PI 3-kinase activity in αPY, αIRS-1, and αIRS-2 immunoprecipitates of adipocyte subcellular fractions.

To examine the contribution of IRS family proteins (IRS-1, -2, and -3) to insulin-stimulated PI 3-kinase activation, PI 3-kinase activity was measured in the αPY immunoprecipitates in subcellular fractions of adipocytes from wild-type and IRS-1 null mice. PI 3-kinase activity in the αPY immunoprecipitates in the TOTAL fraction from IRS-1 null mice was ∼50% of the activity in wild-type mice (Fig. 2A), a finding consistent with the results we reported previously (21). We then fractionated the adipocytes and measured the PI 3-kinase activity associated with IRS family proteins. Insulin increased PI 3-kinase activity in the αPY immunoprecipitates in the PM and LDM fractions of wild-type mice (15.2-fold and 8.4-fold, respectively). In the IRS-1 null mice, insulin-induced PI 3-kinase activity associated with IRS family proteins was decreased to 60% in the PM fraction and 25% in the LDM fraction compared with wild-type mice.

To examine the contribution of IRS-1 and IRS-2 to insulin-stimulated PI 3-kinase activation, PI 3-kinase activity was measured in the αIRS-1 and αIRS-2 immunoprecipitates in subcellular fractions of adipocytes from wild-type and IRS-1 null mice. As predicted, insulin-stimulated PI 3-kinase activity via IRS-1 was detected in all of the fractions from wild-type mice but not in those from IRS-1 null mice (data not shown). Insulin increased PI 3-kinase activity in αIRS-2 immunoprecipitates in the TOTAL, PM, and LDM fractions of wild-type mice (3.9-fold, 2.5-fold, and 5.8-fold, respectively) (Fig. 2B).

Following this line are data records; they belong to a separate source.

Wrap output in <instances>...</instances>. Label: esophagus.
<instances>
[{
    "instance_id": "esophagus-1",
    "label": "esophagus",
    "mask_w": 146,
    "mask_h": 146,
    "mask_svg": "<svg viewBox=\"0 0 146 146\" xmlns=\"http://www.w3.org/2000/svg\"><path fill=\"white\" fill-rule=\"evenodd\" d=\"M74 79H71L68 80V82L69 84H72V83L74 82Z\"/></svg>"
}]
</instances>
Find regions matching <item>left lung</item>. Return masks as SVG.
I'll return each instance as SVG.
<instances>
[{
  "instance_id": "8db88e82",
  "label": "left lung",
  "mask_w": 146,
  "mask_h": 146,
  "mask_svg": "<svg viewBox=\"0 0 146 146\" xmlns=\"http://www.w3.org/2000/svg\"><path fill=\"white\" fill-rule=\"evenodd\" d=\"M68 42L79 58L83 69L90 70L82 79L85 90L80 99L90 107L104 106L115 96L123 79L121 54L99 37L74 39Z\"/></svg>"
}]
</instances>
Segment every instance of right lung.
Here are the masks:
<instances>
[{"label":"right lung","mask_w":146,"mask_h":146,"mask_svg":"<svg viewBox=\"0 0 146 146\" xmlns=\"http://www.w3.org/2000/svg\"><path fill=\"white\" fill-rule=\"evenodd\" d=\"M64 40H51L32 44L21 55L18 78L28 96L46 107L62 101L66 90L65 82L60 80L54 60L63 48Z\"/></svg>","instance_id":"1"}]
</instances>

Insulin-induced PI 3-kinase activity associated with IRS-2 in IRS-1 null mice was detected in all fractions (3.0-fold, 2.6-fold, and 4.3-fold in TOTAL, PM, and LDM fractions, respectively), and it was not significantly different from the values in wild-type mice.

Intracellular localization of insulin-induced tyrosine-phosphorylated IRS-3 and associating PI 3-kinase activity in adipocytes from IRS-1 null mice.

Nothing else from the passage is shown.